§ Text segment:
►
Kelly Slater Wins The 2008 Boost Mobile Pro

Really, we're not making this up. This is not a joke on the millions of you loyal viewers in webland — either shaking your heads or cheersing beers, depending on your affinity for today's champion. Honestly, the 2008 Boost Mobile Pro presented by Hurley really did end this way. I swear, it wasn't some scripted webisode. Kelly Slater did win again. Repeat. Kelly Slater did win again.

Decisively? Hardly. Controversially? To many. But at the end of the day, Kelly will still have 39 career victories and a virtually unbeatable 1,418 points lead on World #2 and today's runner-up, Taj Burrow. Because today's outcome is a harsh reality for the rest of the Top 45. Because today, it is without question that your 2008 ASP World Champion has a face, a familiar face. A Kelly Slater face. It's just a matter of when now.

But it was controversial, no? Like I said, that depends on whom you talk to. But let's not get too worked up yet. Let's look at how it happened.

Many claimed that today was going to be the Kelly/Dane/Jordy show. And with good reason, as the two Tour rooks finally showed signs that they do possess that top-secret formula of Slater-beatability. Problem is they are young and in many ways shackled by their own talent. So we won't see a changing of the guard just yet. But Kelly, well, his dominance is undeniably consistent, nearly as radical and technically flawless. Always. Every heat. Every turn. And that's why he won't stop winning.
◄
§ Source material:
►
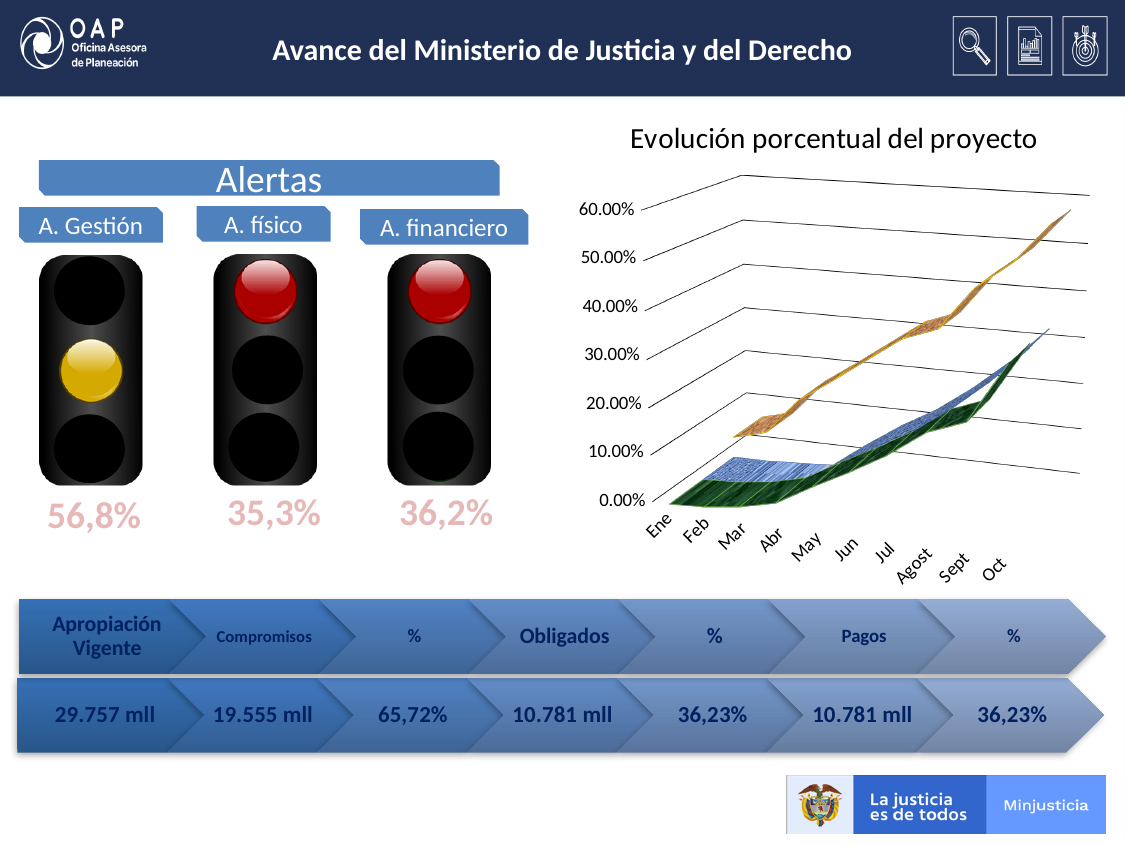
In the 'Evolución porcentual del proyecto' chart, do the values rise or fall from Ene to Oct? rise In the 'Evolución porcentual del proyecto' chart, which month has the highest values? Oct How many months are shown on the x axis of the 'Evolución porcentual del proyecto' chart? 10 What is the lowest tick value shown on the vertical axis of the 'Evolución porcentual del proyecto' chart? 0.00% What is the first month shown on the x axis of the 'Evolución porcentual del proyecto' chart? Ene In the 'Evolución porcentual del proyecto' chart, which month has the lowest values? Ene What is the highest tick value shown on the vertical axis of the 'Evolución porcentual del proyecto' chart? 60.00% What is the title of the chart on the right side of the slide? Evolución porcentual del proyecto What is the last month shown on the x axis of the 'Evolución porcentual del proyecto' chart? Oct What kind of chart is 'Evolución porcentual del proyecto'? 3D line chart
◄
§ Work request 1: Name every person mentioned in the Kelly Slater article.
§ Work request 2: Reproduce the Kelly Slater article word for word from "Kelly Slater Wins" up to and including "of when now.".
Base your work solely on the Kelly Slater article.

§ Answer section 1: Kelly Slater, Taj Burrow, Dane, Jordy

§ Answer section 2:
Kelly Slater Wins The 2008 Boost Mobile Pro

Really, we're not making this up. This is not a joke on the millions of you loyal viewers in webland — either shaking your heads or cheersing beers, depending on your affinity for today's champion. Honestly, the 2008 Boost Mobile Pro presented by Hurley really did end this way. I swear, it wasn't some scripted webisode. Kelly Slater did win again. Repeat. Kelly Slater did win again.

Decisively? Hardly. Controversially? To many. But at the end of the day, Kelly will still have 39 career victories and a virtually unbeatable 1,418 points lead on World #2 and today's runner-up, Taj Burrow. Because today's outcome is a harsh reality for the rest of the Top 45. Because today, it is without question that your 2008 ASP World Champion has a face, a familiar face. A Kelly Slater face. It's just a matter of when now.